Não demorou para que a polícia chegasse, os assaltantes foram presos e todos começaram a dá seus depoimentos, mas entre todos com certa os das meninas chamavam mais atenção para o investigador Paulo.

* Então, dona Rosa o bandido sabia seu nome? - Paulo.

* Sim, em nenhum momento alguém disse meu nome! Ele veio direto pra cima de mim e disse que ia me despacha! Não pode ser coincidência! - Rosa.

* E tem alguém que não gosta de você? - Paulo.

* As únicas pessoas que não me suportam é o doutor Egídio, que é sócio do Claude, meu marido, e a filha dele a Nara, ex do meu marido! - Rosa olha para Claude.

* Pelo que a senhora Roberta e Alaba disseram também, nos vamos investigar e temos que interrogar os presos também, Rosa, será que posso chama-lá assim? - Paulo.

* Pode sim! - Rosa sorrir de leve.

* Eu vou tomar frente da investigação Rosa, e qualquer coisa você pode me ligar! - Paulo sorrir e lhe entrega um cartão com o seu número pessoal.

* Obrigada investigador - Rosa pega o cartão.

* Que isso?! Pode me chamar de Paulo! - ele diz.

* Enton é isso, muito obrigada! - Claude observou aquela cena até aonde aguentou, ele tinha que se aproxima de Rosa pra vê se aquele investigador parava de se atirar pra cima de Rosa.

* Eu vou indo, obrigada pela atenção! - Paulo olha pra todos.

Depois que tudo aquilo tinha acabado, Claude e Rosa foram embora, foi um pouco difícil passar com tanto jornalista e fotógrafos na frente da casa de Roberta, ela resolveu atender a impressa com Sérgio e Alaba, já Frazão quis ir para a casa dele.

Rosa chegou no apartamento, tomou um banho e desceu as escadas, ela se jogou no sofá, fechou os olhos e poucos segundos depois sentiu a mão de Claude em seu braço, ela abriu os olhos e viu ele se sentar ao seu lado.

* Você tá bem?

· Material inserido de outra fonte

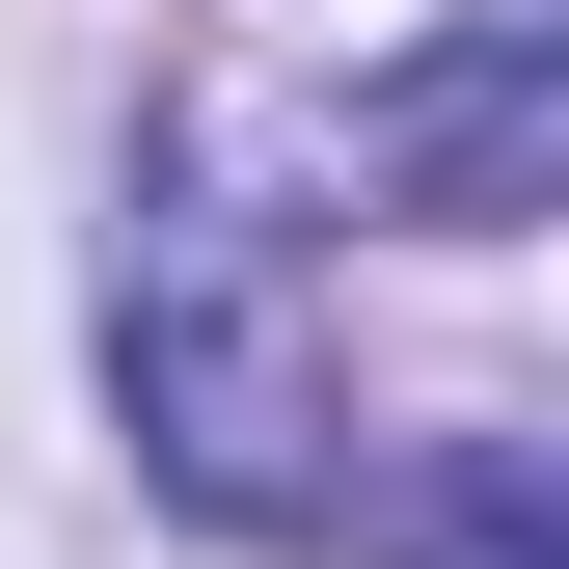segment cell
I'll list each match as a JSON object with an SVG mask.
<instances>
[{
    "instance_id": "obj_2",
    "label": "cell",
    "mask_w": 569,
    "mask_h": 569,
    "mask_svg": "<svg viewBox=\"0 0 569 569\" xmlns=\"http://www.w3.org/2000/svg\"><path fill=\"white\" fill-rule=\"evenodd\" d=\"M352 163H380L407 218H542V163H569V28H461V54H407V82L352 109Z\"/></svg>"
},
{
    "instance_id": "obj_1",
    "label": "cell",
    "mask_w": 569,
    "mask_h": 569,
    "mask_svg": "<svg viewBox=\"0 0 569 569\" xmlns=\"http://www.w3.org/2000/svg\"><path fill=\"white\" fill-rule=\"evenodd\" d=\"M109 352H136V435H163L218 516H299V435H326V352H299V244L218 218V190H163L109 271Z\"/></svg>"
}]
</instances>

Quer ir ao médico? - Claude estava preocupado, aquela mulher foi jogada no chão e tentada enganar.

* Não precisa! Eu tô bem! Só...pensando sabe, hoje eu quase morrer! Se eu não tivesse lutado com ele, eu ia estar.. - ela respira fundo.

* Ei...você foi tão corajosa! Você salvou sua vida e talvez de todos também, você apagou aquele homem! - Claude se aproxima mais e segura a mão de Rosa.

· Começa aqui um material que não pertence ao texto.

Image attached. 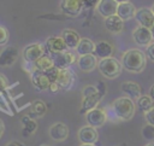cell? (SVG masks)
Wrapping results in <instances>:
<instances>
[{
	"label": "cell",
	"instance_id": "cell-1",
	"mask_svg": "<svg viewBox=\"0 0 154 146\" xmlns=\"http://www.w3.org/2000/svg\"><path fill=\"white\" fill-rule=\"evenodd\" d=\"M122 65L129 72H141L147 65V56L138 48H130L123 53Z\"/></svg>",
	"mask_w": 154,
	"mask_h": 146
},
{
	"label": "cell",
	"instance_id": "cell-2",
	"mask_svg": "<svg viewBox=\"0 0 154 146\" xmlns=\"http://www.w3.org/2000/svg\"><path fill=\"white\" fill-rule=\"evenodd\" d=\"M112 111L114 115L123 121H129L134 117L136 111V105L134 100L129 97H120L117 98L112 103Z\"/></svg>",
	"mask_w": 154,
	"mask_h": 146
},
{
	"label": "cell",
	"instance_id": "cell-3",
	"mask_svg": "<svg viewBox=\"0 0 154 146\" xmlns=\"http://www.w3.org/2000/svg\"><path fill=\"white\" fill-rule=\"evenodd\" d=\"M97 69L103 77L112 80V78H117L122 74L123 65L122 62H119L118 59L109 57V58L100 59L97 64Z\"/></svg>",
	"mask_w": 154,
	"mask_h": 146
},
{
	"label": "cell",
	"instance_id": "cell-4",
	"mask_svg": "<svg viewBox=\"0 0 154 146\" xmlns=\"http://www.w3.org/2000/svg\"><path fill=\"white\" fill-rule=\"evenodd\" d=\"M45 54H46L45 45L38 42L25 46L23 51V58H24V62L26 63H35L37 59H40Z\"/></svg>",
	"mask_w": 154,
	"mask_h": 146
},
{
	"label": "cell",
	"instance_id": "cell-5",
	"mask_svg": "<svg viewBox=\"0 0 154 146\" xmlns=\"http://www.w3.org/2000/svg\"><path fill=\"white\" fill-rule=\"evenodd\" d=\"M53 62H54V66H57L58 69H65L69 68L70 65H72L75 62H77L76 54L72 51H64L60 53H55L51 56Z\"/></svg>",
	"mask_w": 154,
	"mask_h": 146
},
{
	"label": "cell",
	"instance_id": "cell-6",
	"mask_svg": "<svg viewBox=\"0 0 154 146\" xmlns=\"http://www.w3.org/2000/svg\"><path fill=\"white\" fill-rule=\"evenodd\" d=\"M107 118H108L107 112L101 107H95V109H93L85 113L87 123L94 128H99V127L103 125L105 122L107 121Z\"/></svg>",
	"mask_w": 154,
	"mask_h": 146
},
{
	"label": "cell",
	"instance_id": "cell-7",
	"mask_svg": "<svg viewBox=\"0 0 154 146\" xmlns=\"http://www.w3.org/2000/svg\"><path fill=\"white\" fill-rule=\"evenodd\" d=\"M19 57V51L14 46H6L0 51V66H12Z\"/></svg>",
	"mask_w": 154,
	"mask_h": 146
},
{
	"label": "cell",
	"instance_id": "cell-8",
	"mask_svg": "<svg viewBox=\"0 0 154 146\" xmlns=\"http://www.w3.org/2000/svg\"><path fill=\"white\" fill-rule=\"evenodd\" d=\"M83 6L82 0H61L60 2L61 12L69 17H77L82 12Z\"/></svg>",
	"mask_w": 154,
	"mask_h": 146
},
{
	"label": "cell",
	"instance_id": "cell-9",
	"mask_svg": "<svg viewBox=\"0 0 154 146\" xmlns=\"http://www.w3.org/2000/svg\"><path fill=\"white\" fill-rule=\"evenodd\" d=\"M132 39L138 45V46H148L153 42V37H152V33H150V29L146 28V27H142V25H138L132 31Z\"/></svg>",
	"mask_w": 154,
	"mask_h": 146
},
{
	"label": "cell",
	"instance_id": "cell-10",
	"mask_svg": "<svg viewBox=\"0 0 154 146\" xmlns=\"http://www.w3.org/2000/svg\"><path fill=\"white\" fill-rule=\"evenodd\" d=\"M45 48H46V52L49 56L55 54V53H60V52H64V51L69 49L61 36H51V37H48L46 40Z\"/></svg>",
	"mask_w": 154,
	"mask_h": 146
},
{
	"label": "cell",
	"instance_id": "cell-11",
	"mask_svg": "<svg viewBox=\"0 0 154 146\" xmlns=\"http://www.w3.org/2000/svg\"><path fill=\"white\" fill-rule=\"evenodd\" d=\"M30 76H31V82L34 84V87L37 89V90H46V89H49V86H51V81L49 78L47 77V75L43 72V71H40V70H36L35 66L34 69L30 71Z\"/></svg>",
	"mask_w": 154,
	"mask_h": 146
},
{
	"label": "cell",
	"instance_id": "cell-12",
	"mask_svg": "<svg viewBox=\"0 0 154 146\" xmlns=\"http://www.w3.org/2000/svg\"><path fill=\"white\" fill-rule=\"evenodd\" d=\"M97 64H99V60L94 53L83 54V56H79L77 58V65H78L79 70L83 72L93 71L95 68H97Z\"/></svg>",
	"mask_w": 154,
	"mask_h": 146
},
{
	"label": "cell",
	"instance_id": "cell-13",
	"mask_svg": "<svg viewBox=\"0 0 154 146\" xmlns=\"http://www.w3.org/2000/svg\"><path fill=\"white\" fill-rule=\"evenodd\" d=\"M138 25H142V27H146L148 29H150L153 25H154V13L150 8H147V7H142V8H138L135 13V17H134Z\"/></svg>",
	"mask_w": 154,
	"mask_h": 146
},
{
	"label": "cell",
	"instance_id": "cell-14",
	"mask_svg": "<svg viewBox=\"0 0 154 146\" xmlns=\"http://www.w3.org/2000/svg\"><path fill=\"white\" fill-rule=\"evenodd\" d=\"M77 136L81 144H95L99 139V133L94 127L88 124V125L79 128Z\"/></svg>",
	"mask_w": 154,
	"mask_h": 146
},
{
	"label": "cell",
	"instance_id": "cell-15",
	"mask_svg": "<svg viewBox=\"0 0 154 146\" xmlns=\"http://www.w3.org/2000/svg\"><path fill=\"white\" fill-rule=\"evenodd\" d=\"M73 82H75V74L69 68L60 69V72H59L58 80H57L59 88L64 89V90H69L73 86Z\"/></svg>",
	"mask_w": 154,
	"mask_h": 146
},
{
	"label": "cell",
	"instance_id": "cell-16",
	"mask_svg": "<svg viewBox=\"0 0 154 146\" xmlns=\"http://www.w3.org/2000/svg\"><path fill=\"white\" fill-rule=\"evenodd\" d=\"M48 134L54 141H64L69 136V128L65 123L57 122L49 127Z\"/></svg>",
	"mask_w": 154,
	"mask_h": 146
},
{
	"label": "cell",
	"instance_id": "cell-17",
	"mask_svg": "<svg viewBox=\"0 0 154 146\" xmlns=\"http://www.w3.org/2000/svg\"><path fill=\"white\" fill-rule=\"evenodd\" d=\"M114 53V46L105 40H100L97 42H95V49H94V54L100 58V59H105V58H109L112 57Z\"/></svg>",
	"mask_w": 154,
	"mask_h": 146
},
{
	"label": "cell",
	"instance_id": "cell-18",
	"mask_svg": "<svg viewBox=\"0 0 154 146\" xmlns=\"http://www.w3.org/2000/svg\"><path fill=\"white\" fill-rule=\"evenodd\" d=\"M117 8H118V2L116 0H101L96 6L99 14L102 16L103 18L117 14Z\"/></svg>",
	"mask_w": 154,
	"mask_h": 146
},
{
	"label": "cell",
	"instance_id": "cell-19",
	"mask_svg": "<svg viewBox=\"0 0 154 146\" xmlns=\"http://www.w3.org/2000/svg\"><path fill=\"white\" fill-rule=\"evenodd\" d=\"M105 28L107 31H109L112 34H119V33H122V30L124 28V21L118 14L109 16V17L105 18Z\"/></svg>",
	"mask_w": 154,
	"mask_h": 146
},
{
	"label": "cell",
	"instance_id": "cell-20",
	"mask_svg": "<svg viewBox=\"0 0 154 146\" xmlns=\"http://www.w3.org/2000/svg\"><path fill=\"white\" fill-rule=\"evenodd\" d=\"M61 37L65 41L67 48H70V49H76L81 41L78 33L73 29H64L61 31Z\"/></svg>",
	"mask_w": 154,
	"mask_h": 146
},
{
	"label": "cell",
	"instance_id": "cell-21",
	"mask_svg": "<svg viewBox=\"0 0 154 146\" xmlns=\"http://www.w3.org/2000/svg\"><path fill=\"white\" fill-rule=\"evenodd\" d=\"M137 8L130 2H122V4H118V8H117V14L123 19V21H129L131 18L135 17V13H136Z\"/></svg>",
	"mask_w": 154,
	"mask_h": 146
},
{
	"label": "cell",
	"instance_id": "cell-22",
	"mask_svg": "<svg viewBox=\"0 0 154 146\" xmlns=\"http://www.w3.org/2000/svg\"><path fill=\"white\" fill-rule=\"evenodd\" d=\"M120 89L131 99H138L142 94V89L140 87V84H137L136 82H131V81H125L120 84Z\"/></svg>",
	"mask_w": 154,
	"mask_h": 146
},
{
	"label": "cell",
	"instance_id": "cell-23",
	"mask_svg": "<svg viewBox=\"0 0 154 146\" xmlns=\"http://www.w3.org/2000/svg\"><path fill=\"white\" fill-rule=\"evenodd\" d=\"M101 98H102V94H96V95H90V97H83L82 106H81V113H87L90 110L97 107V104L100 103Z\"/></svg>",
	"mask_w": 154,
	"mask_h": 146
},
{
	"label": "cell",
	"instance_id": "cell-24",
	"mask_svg": "<svg viewBox=\"0 0 154 146\" xmlns=\"http://www.w3.org/2000/svg\"><path fill=\"white\" fill-rule=\"evenodd\" d=\"M94 49H95V42H93L90 39H87V37H82L76 48V51L79 56L94 53Z\"/></svg>",
	"mask_w": 154,
	"mask_h": 146
},
{
	"label": "cell",
	"instance_id": "cell-25",
	"mask_svg": "<svg viewBox=\"0 0 154 146\" xmlns=\"http://www.w3.org/2000/svg\"><path fill=\"white\" fill-rule=\"evenodd\" d=\"M32 64H34L35 69L36 70H40V71H46V70L51 69L52 66H54V62H53L52 57L51 56H47V54L42 56L40 59H37Z\"/></svg>",
	"mask_w": 154,
	"mask_h": 146
},
{
	"label": "cell",
	"instance_id": "cell-26",
	"mask_svg": "<svg viewBox=\"0 0 154 146\" xmlns=\"http://www.w3.org/2000/svg\"><path fill=\"white\" fill-rule=\"evenodd\" d=\"M137 106L143 113H147L154 107V100L149 95H141L137 99Z\"/></svg>",
	"mask_w": 154,
	"mask_h": 146
},
{
	"label": "cell",
	"instance_id": "cell-27",
	"mask_svg": "<svg viewBox=\"0 0 154 146\" xmlns=\"http://www.w3.org/2000/svg\"><path fill=\"white\" fill-rule=\"evenodd\" d=\"M46 104L43 101H40V100H36L32 103V106H31V116L34 117H41L46 113Z\"/></svg>",
	"mask_w": 154,
	"mask_h": 146
},
{
	"label": "cell",
	"instance_id": "cell-28",
	"mask_svg": "<svg viewBox=\"0 0 154 146\" xmlns=\"http://www.w3.org/2000/svg\"><path fill=\"white\" fill-rule=\"evenodd\" d=\"M43 72L47 75V77L49 78L51 82H57L58 76H59V72H60V69H58L57 66H52L51 69H48V70H46Z\"/></svg>",
	"mask_w": 154,
	"mask_h": 146
},
{
	"label": "cell",
	"instance_id": "cell-29",
	"mask_svg": "<svg viewBox=\"0 0 154 146\" xmlns=\"http://www.w3.org/2000/svg\"><path fill=\"white\" fill-rule=\"evenodd\" d=\"M23 123H24V129L26 130V132H29V133H34L35 130H36V127H37V124H36V122L34 121V119H31V118H29V117H23V121H22Z\"/></svg>",
	"mask_w": 154,
	"mask_h": 146
},
{
	"label": "cell",
	"instance_id": "cell-30",
	"mask_svg": "<svg viewBox=\"0 0 154 146\" xmlns=\"http://www.w3.org/2000/svg\"><path fill=\"white\" fill-rule=\"evenodd\" d=\"M96 94H101V93L95 86H91V84L85 86L82 90V97H90V95H96Z\"/></svg>",
	"mask_w": 154,
	"mask_h": 146
},
{
	"label": "cell",
	"instance_id": "cell-31",
	"mask_svg": "<svg viewBox=\"0 0 154 146\" xmlns=\"http://www.w3.org/2000/svg\"><path fill=\"white\" fill-rule=\"evenodd\" d=\"M8 39H10L8 30L5 27L0 25V46H5L8 42Z\"/></svg>",
	"mask_w": 154,
	"mask_h": 146
},
{
	"label": "cell",
	"instance_id": "cell-32",
	"mask_svg": "<svg viewBox=\"0 0 154 146\" xmlns=\"http://www.w3.org/2000/svg\"><path fill=\"white\" fill-rule=\"evenodd\" d=\"M146 56H147V58H149L152 62H154V41H153L150 45L147 46V48H146Z\"/></svg>",
	"mask_w": 154,
	"mask_h": 146
},
{
	"label": "cell",
	"instance_id": "cell-33",
	"mask_svg": "<svg viewBox=\"0 0 154 146\" xmlns=\"http://www.w3.org/2000/svg\"><path fill=\"white\" fill-rule=\"evenodd\" d=\"M8 86V81H7V77L5 75H2L0 72V93H2Z\"/></svg>",
	"mask_w": 154,
	"mask_h": 146
},
{
	"label": "cell",
	"instance_id": "cell-34",
	"mask_svg": "<svg viewBox=\"0 0 154 146\" xmlns=\"http://www.w3.org/2000/svg\"><path fill=\"white\" fill-rule=\"evenodd\" d=\"M144 117H146L147 123L154 127V107H153L150 111H148L147 113H144Z\"/></svg>",
	"mask_w": 154,
	"mask_h": 146
},
{
	"label": "cell",
	"instance_id": "cell-35",
	"mask_svg": "<svg viewBox=\"0 0 154 146\" xmlns=\"http://www.w3.org/2000/svg\"><path fill=\"white\" fill-rule=\"evenodd\" d=\"M101 0H83V5L85 7H96Z\"/></svg>",
	"mask_w": 154,
	"mask_h": 146
},
{
	"label": "cell",
	"instance_id": "cell-36",
	"mask_svg": "<svg viewBox=\"0 0 154 146\" xmlns=\"http://www.w3.org/2000/svg\"><path fill=\"white\" fill-rule=\"evenodd\" d=\"M59 89H60V88H59V86H58L57 82H52V83H51V86H49V90H51V92L57 93Z\"/></svg>",
	"mask_w": 154,
	"mask_h": 146
},
{
	"label": "cell",
	"instance_id": "cell-37",
	"mask_svg": "<svg viewBox=\"0 0 154 146\" xmlns=\"http://www.w3.org/2000/svg\"><path fill=\"white\" fill-rule=\"evenodd\" d=\"M6 146H24V145L20 141H10Z\"/></svg>",
	"mask_w": 154,
	"mask_h": 146
},
{
	"label": "cell",
	"instance_id": "cell-38",
	"mask_svg": "<svg viewBox=\"0 0 154 146\" xmlns=\"http://www.w3.org/2000/svg\"><path fill=\"white\" fill-rule=\"evenodd\" d=\"M4 132H5V125H4V123H2L1 121H0V138L2 136Z\"/></svg>",
	"mask_w": 154,
	"mask_h": 146
},
{
	"label": "cell",
	"instance_id": "cell-39",
	"mask_svg": "<svg viewBox=\"0 0 154 146\" xmlns=\"http://www.w3.org/2000/svg\"><path fill=\"white\" fill-rule=\"evenodd\" d=\"M149 97H150V98L154 100V84L150 87V90H149Z\"/></svg>",
	"mask_w": 154,
	"mask_h": 146
},
{
	"label": "cell",
	"instance_id": "cell-40",
	"mask_svg": "<svg viewBox=\"0 0 154 146\" xmlns=\"http://www.w3.org/2000/svg\"><path fill=\"white\" fill-rule=\"evenodd\" d=\"M150 33H152V37H153V41H154V25L150 28Z\"/></svg>",
	"mask_w": 154,
	"mask_h": 146
},
{
	"label": "cell",
	"instance_id": "cell-41",
	"mask_svg": "<svg viewBox=\"0 0 154 146\" xmlns=\"http://www.w3.org/2000/svg\"><path fill=\"white\" fill-rule=\"evenodd\" d=\"M118 4H122V2H128V1H130V0H116Z\"/></svg>",
	"mask_w": 154,
	"mask_h": 146
},
{
	"label": "cell",
	"instance_id": "cell-42",
	"mask_svg": "<svg viewBox=\"0 0 154 146\" xmlns=\"http://www.w3.org/2000/svg\"><path fill=\"white\" fill-rule=\"evenodd\" d=\"M81 146H95L94 144H81Z\"/></svg>",
	"mask_w": 154,
	"mask_h": 146
},
{
	"label": "cell",
	"instance_id": "cell-43",
	"mask_svg": "<svg viewBox=\"0 0 154 146\" xmlns=\"http://www.w3.org/2000/svg\"><path fill=\"white\" fill-rule=\"evenodd\" d=\"M144 146H154V142H149V144H147V145H144Z\"/></svg>",
	"mask_w": 154,
	"mask_h": 146
},
{
	"label": "cell",
	"instance_id": "cell-44",
	"mask_svg": "<svg viewBox=\"0 0 154 146\" xmlns=\"http://www.w3.org/2000/svg\"><path fill=\"white\" fill-rule=\"evenodd\" d=\"M152 11H153V13H154V4H153V6H152V8H150Z\"/></svg>",
	"mask_w": 154,
	"mask_h": 146
},
{
	"label": "cell",
	"instance_id": "cell-45",
	"mask_svg": "<svg viewBox=\"0 0 154 146\" xmlns=\"http://www.w3.org/2000/svg\"><path fill=\"white\" fill-rule=\"evenodd\" d=\"M41 146H47V145H41Z\"/></svg>",
	"mask_w": 154,
	"mask_h": 146
},
{
	"label": "cell",
	"instance_id": "cell-46",
	"mask_svg": "<svg viewBox=\"0 0 154 146\" xmlns=\"http://www.w3.org/2000/svg\"><path fill=\"white\" fill-rule=\"evenodd\" d=\"M82 1H83V0H82Z\"/></svg>",
	"mask_w": 154,
	"mask_h": 146
}]
</instances>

* Eu tô com medo Claude! - Rosa o olha.

* Non precisa ter medo, eu tô aqui! Non vou deixar nada acontecer com você Rosa! Eu garanto! - ele aperta levemente sua mão e a olha.

* Obrigada! - Rosa sorrir de leve.

* O que você acha da gente dormi aqui na sala? Os dois sofás são grandes e confortáveis e teríamos a companhia um do outro hã? - Claude viu medo nos olhos de rosa, e não poderia deixar aquela mulher subir e dormir sozinha depois do que ela passou.

* Acho uma ideia ótima! - ela sorrir.

Os dois pegaram travesseiros e lençóis em seus quartos e levaram para a sala, Rosa se deitou no sofá do centro da sala.

* O que você tá fazendo? - pergunta Rosa ao ver Claude se sentar ao lado do sofá.

* Eu vou ficar aqui até você dormir, quero que se sinta segura! - Claude a olha.

* Obrigada! Boa noite frances. - ela olha para ele.

* Boa noite italianinha! - ele a olha.